===== Source records
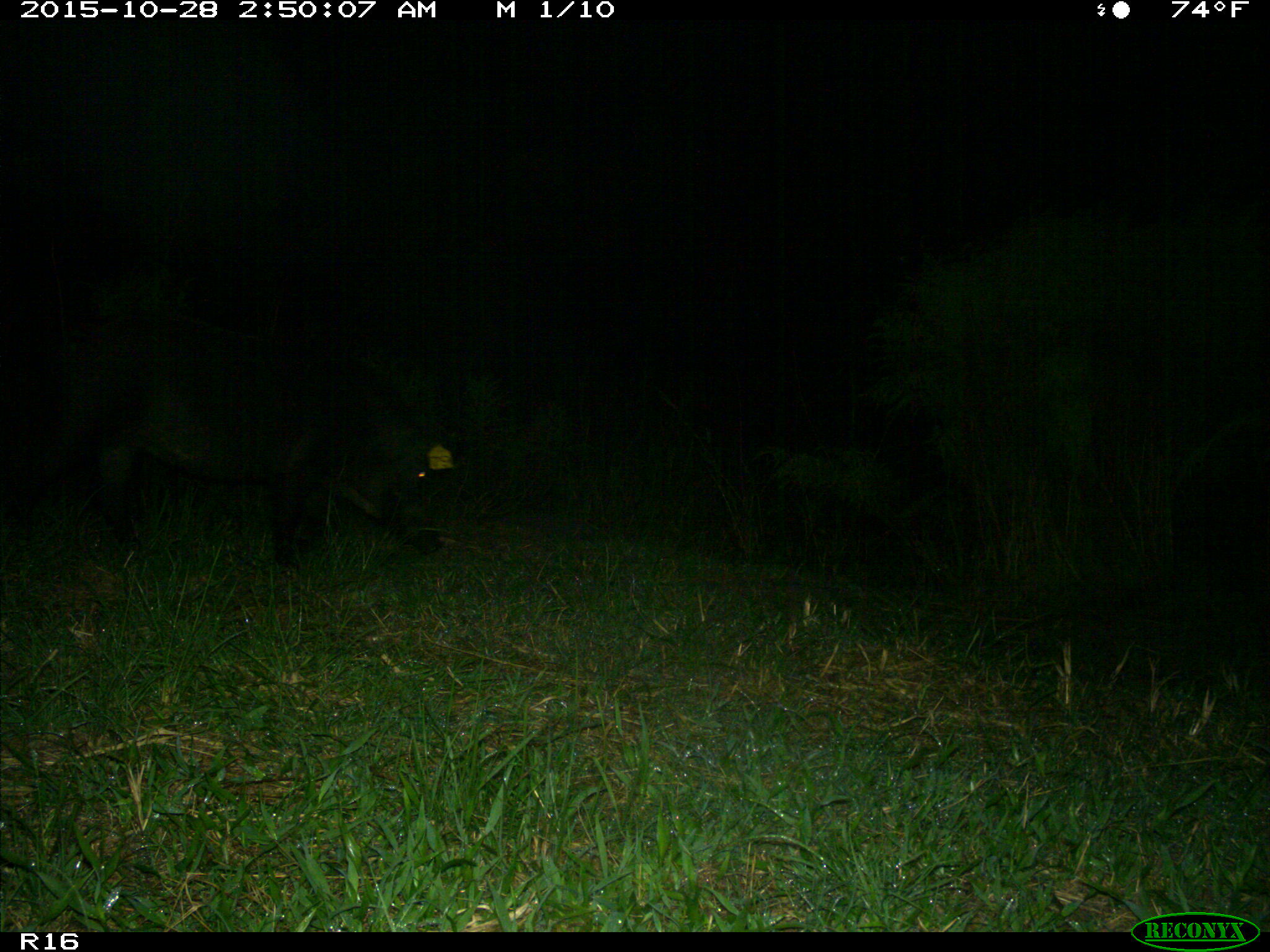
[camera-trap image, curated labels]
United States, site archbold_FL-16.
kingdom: Animalia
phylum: Chordata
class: Mammalia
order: Artiodactyla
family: Suidae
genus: Sus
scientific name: Sus scrofa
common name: wild boar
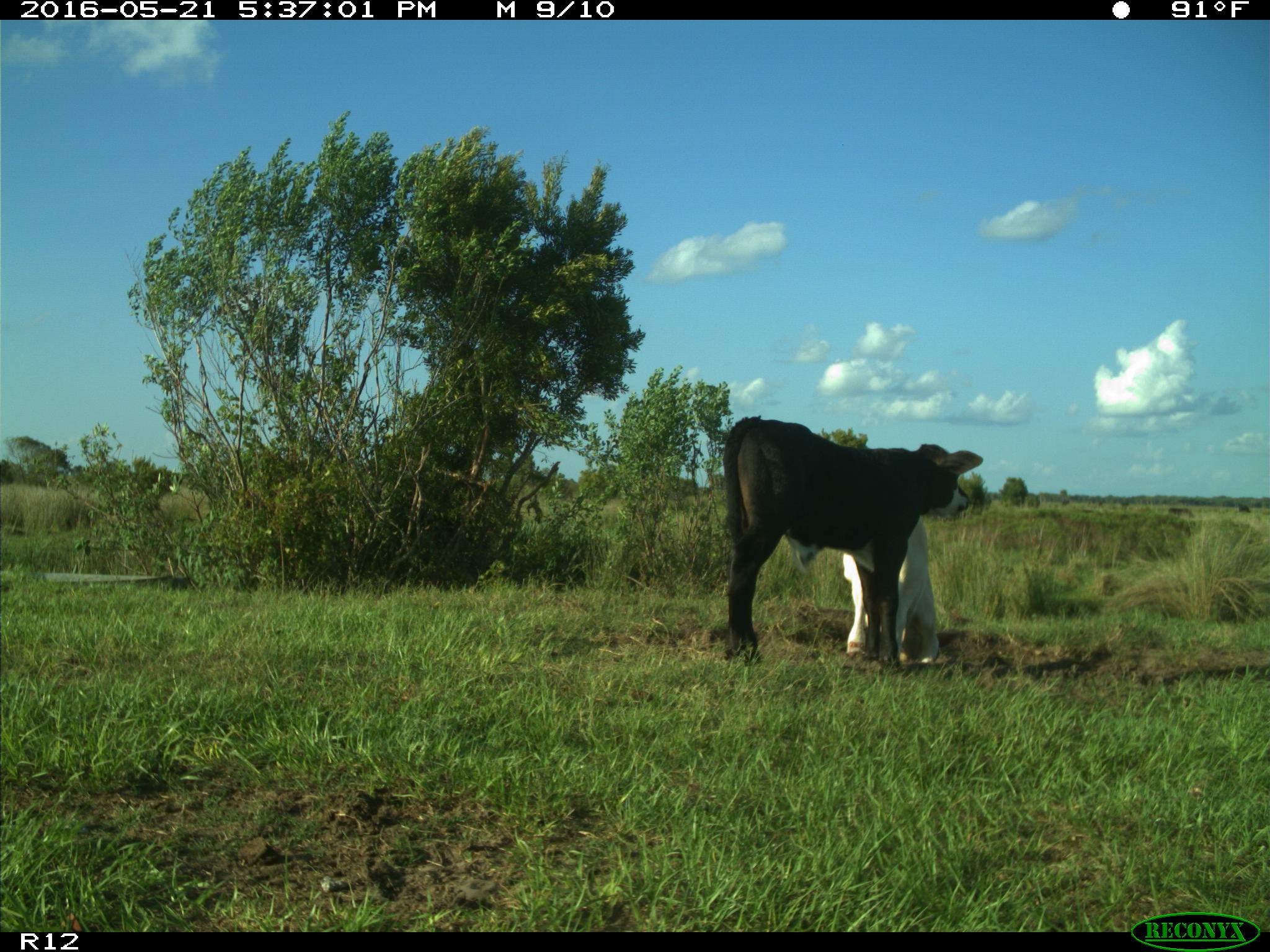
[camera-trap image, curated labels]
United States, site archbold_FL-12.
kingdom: Animalia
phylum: Chordata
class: Mammalia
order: Artiodactyla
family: Bovidae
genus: Bos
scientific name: Bos taurus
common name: domestic cow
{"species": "Bos taurus (domestic cow)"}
==========
- What is needed
If pictures appear among the entries above, omit them; repeat everything else verbatim.

- Answer for this exercise
[camera-trap image, curated labels]
United States, site archbold_FL-16.
kingdom: Animalia
phylum: Chordata
class: Mammalia
order: Artiodactyla
family: Suidae
genus: Sus
scientific name: Sus scrofa
common name: wild boar
[camera-trap image, curated labels]
United States, site archbold_FL-12.
kingdom: Animalia
phylum: Chordata
class: Mammalia
order: Artiodactyla
family: Bovidae
genus: Bos
scientific name: Bos taurus
common name: domestic cow
{"species": "Bos taurus (domestic cow)"}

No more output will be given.